Düşünsene ; çanakkale de harikalar yaratan, " destan yazan " ve şu anda kefensiz yatan aziz şehitlerimizin komutanlığını yapıyorsun, 7 düvele meydan okumadan önce tüm anadoluyu mili birlik ve mücadeleye inandırıyorsun, idamın ucundan dönüyor tbmm ni kuruyorsun, aydınlatıcı devrimlerinle türk halkına hayat veriyorsun ve 1938 de sadece türk halkını değil tüm dünyayı hazır olda durdurarak ebediyete kavuşuyorsun.
Sonra... O çatık ama tatlı bakışlarınla o gök yüzü gözlerinle o buğday sarısı saçlarınla kalplere, fikirlere, ve tarihin o ışıltılı sayfalarına büyük bir şerefle mıhlanıyorsun.
inan bu her baba yiğidin harcı değil.
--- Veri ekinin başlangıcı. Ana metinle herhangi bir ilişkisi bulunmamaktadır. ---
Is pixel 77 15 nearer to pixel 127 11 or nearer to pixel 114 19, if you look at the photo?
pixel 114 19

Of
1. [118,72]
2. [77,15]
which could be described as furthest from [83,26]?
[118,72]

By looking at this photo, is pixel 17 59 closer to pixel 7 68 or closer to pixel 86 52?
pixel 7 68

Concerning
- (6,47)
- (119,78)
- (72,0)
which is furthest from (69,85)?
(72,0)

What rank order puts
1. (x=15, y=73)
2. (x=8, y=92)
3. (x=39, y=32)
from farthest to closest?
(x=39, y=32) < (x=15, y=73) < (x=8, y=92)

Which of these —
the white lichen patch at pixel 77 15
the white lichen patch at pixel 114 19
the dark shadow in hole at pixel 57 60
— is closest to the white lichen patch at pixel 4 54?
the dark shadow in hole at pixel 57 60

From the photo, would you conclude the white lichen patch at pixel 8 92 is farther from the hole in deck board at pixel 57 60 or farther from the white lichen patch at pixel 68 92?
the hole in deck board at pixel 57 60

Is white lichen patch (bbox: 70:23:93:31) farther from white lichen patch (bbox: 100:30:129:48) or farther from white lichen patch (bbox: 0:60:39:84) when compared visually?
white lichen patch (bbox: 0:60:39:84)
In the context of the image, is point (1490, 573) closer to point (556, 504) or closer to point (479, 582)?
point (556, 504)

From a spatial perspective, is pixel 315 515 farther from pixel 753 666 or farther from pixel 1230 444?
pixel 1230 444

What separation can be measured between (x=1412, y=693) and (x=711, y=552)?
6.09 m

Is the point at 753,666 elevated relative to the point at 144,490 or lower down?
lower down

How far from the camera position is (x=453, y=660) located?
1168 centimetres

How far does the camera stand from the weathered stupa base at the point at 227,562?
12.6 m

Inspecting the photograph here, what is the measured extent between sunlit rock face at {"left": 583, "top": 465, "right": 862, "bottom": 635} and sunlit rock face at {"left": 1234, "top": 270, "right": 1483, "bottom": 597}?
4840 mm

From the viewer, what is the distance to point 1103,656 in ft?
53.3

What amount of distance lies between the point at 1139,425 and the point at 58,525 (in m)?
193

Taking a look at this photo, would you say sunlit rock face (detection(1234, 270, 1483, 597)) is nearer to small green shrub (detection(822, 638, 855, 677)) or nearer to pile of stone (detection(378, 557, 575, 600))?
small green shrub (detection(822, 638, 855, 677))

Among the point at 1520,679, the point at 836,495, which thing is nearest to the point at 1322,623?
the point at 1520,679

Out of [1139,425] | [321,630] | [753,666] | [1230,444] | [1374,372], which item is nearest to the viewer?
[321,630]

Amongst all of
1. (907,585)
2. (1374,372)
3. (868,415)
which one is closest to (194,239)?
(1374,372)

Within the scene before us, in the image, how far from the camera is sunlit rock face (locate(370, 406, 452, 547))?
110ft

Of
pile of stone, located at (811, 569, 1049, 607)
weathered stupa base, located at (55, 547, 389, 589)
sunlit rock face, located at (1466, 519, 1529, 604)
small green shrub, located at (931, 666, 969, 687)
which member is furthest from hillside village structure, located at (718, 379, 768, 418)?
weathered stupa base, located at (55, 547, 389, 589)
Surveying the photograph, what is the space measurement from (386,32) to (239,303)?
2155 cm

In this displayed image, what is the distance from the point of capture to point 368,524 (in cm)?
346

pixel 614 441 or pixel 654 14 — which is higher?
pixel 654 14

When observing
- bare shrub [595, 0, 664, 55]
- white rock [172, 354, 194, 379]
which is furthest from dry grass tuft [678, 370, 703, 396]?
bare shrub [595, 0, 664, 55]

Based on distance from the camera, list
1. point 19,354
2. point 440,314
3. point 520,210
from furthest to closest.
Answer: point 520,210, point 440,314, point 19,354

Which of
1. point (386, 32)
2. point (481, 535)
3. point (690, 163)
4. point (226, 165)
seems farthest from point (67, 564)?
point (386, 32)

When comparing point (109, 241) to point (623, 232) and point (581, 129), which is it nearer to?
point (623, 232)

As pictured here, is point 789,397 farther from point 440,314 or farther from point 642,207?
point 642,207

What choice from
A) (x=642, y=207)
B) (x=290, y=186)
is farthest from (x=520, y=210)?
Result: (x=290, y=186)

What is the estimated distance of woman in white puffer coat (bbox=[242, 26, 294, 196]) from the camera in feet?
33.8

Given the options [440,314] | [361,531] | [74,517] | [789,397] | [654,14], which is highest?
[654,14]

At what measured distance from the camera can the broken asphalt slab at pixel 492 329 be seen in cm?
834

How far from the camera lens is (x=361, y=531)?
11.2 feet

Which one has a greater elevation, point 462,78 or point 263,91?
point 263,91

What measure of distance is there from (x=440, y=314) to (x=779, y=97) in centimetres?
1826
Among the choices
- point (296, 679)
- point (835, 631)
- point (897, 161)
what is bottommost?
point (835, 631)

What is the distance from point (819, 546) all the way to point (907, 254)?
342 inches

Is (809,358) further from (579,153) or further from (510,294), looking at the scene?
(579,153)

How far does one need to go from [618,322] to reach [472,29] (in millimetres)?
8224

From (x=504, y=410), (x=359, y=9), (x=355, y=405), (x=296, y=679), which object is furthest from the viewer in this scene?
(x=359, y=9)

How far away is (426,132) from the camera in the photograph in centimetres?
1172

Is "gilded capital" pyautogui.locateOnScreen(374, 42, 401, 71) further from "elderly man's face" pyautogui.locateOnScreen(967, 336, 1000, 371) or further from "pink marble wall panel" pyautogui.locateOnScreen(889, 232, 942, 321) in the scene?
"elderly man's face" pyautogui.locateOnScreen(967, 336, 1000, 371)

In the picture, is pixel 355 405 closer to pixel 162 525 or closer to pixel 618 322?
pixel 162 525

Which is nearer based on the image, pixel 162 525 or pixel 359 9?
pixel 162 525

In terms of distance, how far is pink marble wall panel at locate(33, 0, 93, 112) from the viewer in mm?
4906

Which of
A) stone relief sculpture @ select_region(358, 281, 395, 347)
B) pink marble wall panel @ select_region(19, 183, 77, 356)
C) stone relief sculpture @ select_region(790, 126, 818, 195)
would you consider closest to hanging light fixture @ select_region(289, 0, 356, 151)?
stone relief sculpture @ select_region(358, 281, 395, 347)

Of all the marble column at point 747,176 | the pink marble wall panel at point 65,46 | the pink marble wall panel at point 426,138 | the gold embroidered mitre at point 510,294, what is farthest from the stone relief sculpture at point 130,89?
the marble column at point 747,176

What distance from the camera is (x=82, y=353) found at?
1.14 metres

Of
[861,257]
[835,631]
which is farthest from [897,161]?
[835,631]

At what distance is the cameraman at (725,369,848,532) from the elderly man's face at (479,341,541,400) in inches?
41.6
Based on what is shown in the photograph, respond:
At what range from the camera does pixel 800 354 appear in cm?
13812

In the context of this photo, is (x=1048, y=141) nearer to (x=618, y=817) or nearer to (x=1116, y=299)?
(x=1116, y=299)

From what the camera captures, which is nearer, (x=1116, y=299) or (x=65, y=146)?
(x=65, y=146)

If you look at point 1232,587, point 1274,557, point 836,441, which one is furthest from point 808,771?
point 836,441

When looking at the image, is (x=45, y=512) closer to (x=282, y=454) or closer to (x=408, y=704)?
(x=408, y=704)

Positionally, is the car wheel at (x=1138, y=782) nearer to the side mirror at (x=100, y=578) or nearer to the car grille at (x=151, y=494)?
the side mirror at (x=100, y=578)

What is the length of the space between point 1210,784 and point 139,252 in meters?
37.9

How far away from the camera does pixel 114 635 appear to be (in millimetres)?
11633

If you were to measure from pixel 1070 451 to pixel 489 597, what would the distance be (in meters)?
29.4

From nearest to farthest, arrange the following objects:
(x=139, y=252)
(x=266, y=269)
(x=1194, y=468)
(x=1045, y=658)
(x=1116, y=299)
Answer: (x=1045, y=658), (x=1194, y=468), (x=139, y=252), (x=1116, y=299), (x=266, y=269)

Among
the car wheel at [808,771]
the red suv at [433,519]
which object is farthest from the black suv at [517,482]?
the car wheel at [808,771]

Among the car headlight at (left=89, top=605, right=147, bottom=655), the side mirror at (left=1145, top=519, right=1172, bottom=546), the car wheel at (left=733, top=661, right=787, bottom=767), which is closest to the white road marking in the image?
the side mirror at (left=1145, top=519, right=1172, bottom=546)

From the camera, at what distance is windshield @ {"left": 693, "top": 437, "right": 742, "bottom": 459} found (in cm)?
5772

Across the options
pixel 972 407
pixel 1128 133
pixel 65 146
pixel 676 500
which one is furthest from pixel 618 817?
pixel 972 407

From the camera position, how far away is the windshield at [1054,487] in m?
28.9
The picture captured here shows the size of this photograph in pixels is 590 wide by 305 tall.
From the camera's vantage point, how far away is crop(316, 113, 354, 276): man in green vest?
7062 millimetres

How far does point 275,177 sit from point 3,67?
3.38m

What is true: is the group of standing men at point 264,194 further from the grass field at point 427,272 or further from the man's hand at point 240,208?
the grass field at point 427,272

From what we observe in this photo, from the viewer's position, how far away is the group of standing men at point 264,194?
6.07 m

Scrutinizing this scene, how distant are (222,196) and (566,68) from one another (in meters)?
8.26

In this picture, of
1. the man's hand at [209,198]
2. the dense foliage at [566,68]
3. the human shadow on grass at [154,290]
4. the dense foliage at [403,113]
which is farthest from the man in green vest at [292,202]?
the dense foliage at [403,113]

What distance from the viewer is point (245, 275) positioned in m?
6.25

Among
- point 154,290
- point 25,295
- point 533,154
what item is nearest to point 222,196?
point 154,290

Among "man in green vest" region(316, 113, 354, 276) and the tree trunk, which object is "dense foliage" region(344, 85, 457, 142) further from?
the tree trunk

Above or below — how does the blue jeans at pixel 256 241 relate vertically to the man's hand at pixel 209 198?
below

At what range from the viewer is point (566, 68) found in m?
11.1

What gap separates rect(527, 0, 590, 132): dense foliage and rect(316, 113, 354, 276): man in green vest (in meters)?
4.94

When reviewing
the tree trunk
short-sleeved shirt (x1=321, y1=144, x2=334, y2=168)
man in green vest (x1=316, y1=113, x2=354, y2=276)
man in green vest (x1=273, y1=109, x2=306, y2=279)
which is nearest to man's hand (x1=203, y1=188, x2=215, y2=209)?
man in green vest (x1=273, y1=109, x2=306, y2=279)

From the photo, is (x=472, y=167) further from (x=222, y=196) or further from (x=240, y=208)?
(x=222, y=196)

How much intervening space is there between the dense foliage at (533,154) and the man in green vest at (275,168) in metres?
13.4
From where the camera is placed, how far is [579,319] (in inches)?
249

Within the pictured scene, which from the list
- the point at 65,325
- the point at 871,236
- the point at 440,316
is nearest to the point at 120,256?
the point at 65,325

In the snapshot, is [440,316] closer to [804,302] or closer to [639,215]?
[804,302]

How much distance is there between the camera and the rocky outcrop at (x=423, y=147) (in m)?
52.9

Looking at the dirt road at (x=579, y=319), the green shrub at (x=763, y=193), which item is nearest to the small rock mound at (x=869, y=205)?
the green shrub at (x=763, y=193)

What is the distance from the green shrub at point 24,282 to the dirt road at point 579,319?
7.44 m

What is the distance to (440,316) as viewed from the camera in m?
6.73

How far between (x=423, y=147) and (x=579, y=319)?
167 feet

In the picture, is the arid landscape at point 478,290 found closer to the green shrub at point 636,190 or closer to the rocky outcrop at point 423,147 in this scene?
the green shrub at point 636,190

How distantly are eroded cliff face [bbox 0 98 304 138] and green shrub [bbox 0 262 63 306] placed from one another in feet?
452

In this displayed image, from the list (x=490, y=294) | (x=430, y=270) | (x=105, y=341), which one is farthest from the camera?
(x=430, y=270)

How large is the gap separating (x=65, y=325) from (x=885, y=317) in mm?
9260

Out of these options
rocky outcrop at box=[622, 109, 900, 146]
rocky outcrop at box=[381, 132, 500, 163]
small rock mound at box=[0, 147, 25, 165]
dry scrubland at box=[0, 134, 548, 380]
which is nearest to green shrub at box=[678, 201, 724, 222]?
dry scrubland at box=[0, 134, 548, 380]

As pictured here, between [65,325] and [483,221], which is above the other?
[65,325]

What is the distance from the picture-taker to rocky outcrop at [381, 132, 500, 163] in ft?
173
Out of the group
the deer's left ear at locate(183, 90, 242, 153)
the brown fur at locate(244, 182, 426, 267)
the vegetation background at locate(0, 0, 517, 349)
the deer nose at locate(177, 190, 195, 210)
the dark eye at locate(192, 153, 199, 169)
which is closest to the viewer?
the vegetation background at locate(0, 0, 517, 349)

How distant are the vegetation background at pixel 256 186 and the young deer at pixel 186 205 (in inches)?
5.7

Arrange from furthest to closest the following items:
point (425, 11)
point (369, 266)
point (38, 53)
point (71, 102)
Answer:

Hatta en baba yiğidin harcı bile değil.
Destan yazmanın ne demek olduğunu atam iyi bilir.
Rahmetle anıyorum. 10 kasımımız hüzüntüyle olsun !
Atamızın, o büyük önderin göçüp gittigi gün. Çok özledik onu. Hele de bugünlerde. Ne Mutlu Türk'üm Diyene yazısının tabelalardan kaldırıldıgı, devlet nişanından T.C. ibaresinin kaldırıldıgı ve halkın yarısının sanki hiçbir sorun yokmuş gibi tepkisiz kaldıgı günlerde. Özledik seni ATAM.
atam; asla unutmadık. asla unutmayacağız seni. senin bahsettiğin o hainler şimdi bu ülkeyi yönetiyorlar. senin yolunda yürüyen gençler onlara çok yakında gereken cevabı verecek atam.
atam; biz seni unutmadık. unutturmak için çok çabalıyorlar. andımızı kaldırdılar atam.. senin resimlerini, sözlerini kaldırdılar. gençliğe hitabeni kaldırdılar. yetmez bunlar seni unutmamıza atam. gelecek nesillere de seni anlatacağız biz. kitaplardan kaldırsalar ne olur. seni aklımızdan kalbimizden çıkaramazlar.
atam; bir oğlum var benim. adı egemen ismet. egemenliği korusun diye egemen, senin silah arkadaşın ve hemşehrimiz diye ismet. ona "ana" dan önce "ata" demeyi öğrettim. 2,5 yaşında. senin resmini görünce yarım yamalak sözleriyle "atatüüyk" diye haykırıyor atam. nasıl gururlanıyorum bilemezsin. ben ona da güveniyorum. o da öğretecek çocuklarına seni. tıpkı benim gibi.
atam; sen gideli 75 koca yıl oldu. ne hainler gördük sen gittikten sonra. hepsi bertaraf oldu. bu belayı da atarız başımızdan sen merak etme. oralardan bakıp ta üzülme.
atam; en kısa zamanda yine geleceğim yanına. bu sefer oğlumla yürüyeceğim aslanlı yoldan. orda tanıyacak seni ve senin önderliğinde verilen özgürlük mücadelesini.
ellerinden öpüyoruz. sana minnettarız. mekanın cennet ruhun şaad olsun.
''Beşiktaş Yıldız'da arabalar durdu,insanlar durdu, otobüs durdu, içindekiler ayağa kalktı, çöp kamyonunun şoförü de çöp konteynırını havada bırakarak aracından aşağı indi, sirenler çaldı, gözlerimiz doldu, başımız önümüze eğildi... Şimdi dimdik ayakta durabiliyor ve 10 Kasım'ı ulus olarak anabiliyorsak, bu onların başarısıdır. Bu ciddi bir dakikadır. Bu bir dakikanın içine uçsuz bucaksız bir Mustafa Kemal sığdırıp, ölüm kalım savaşının ciddiyetini anlamaya çalışıyoruz. bu bir dakika boyunca, düşüncelerden havaya karışan yaşamı ve ölümü soluyoruz. Durup düşünmek için, belki gerçekten susmak gerek bazen... Boğaziçi Köprüsü'ndeki araçların motor kapattığı ve bazı vatandaşların köprü üstü esen rüzgara rağmen araç dışında hazır oldukları anlamlı bir günde, 10 Kasım'da saat 09'u 5 geçe Dolmabahçe'deyiz.
her sabah erkenden kalktığım için sövmeme rağmen yarın saat tam 9'da kalkıp hiç üşenmeden elimi yüzümü yıkayıp güzelce giyinip atamı sonsuz yolculuğuna bir kez daha uğurlayacağım gündür. çok özledik ATAM.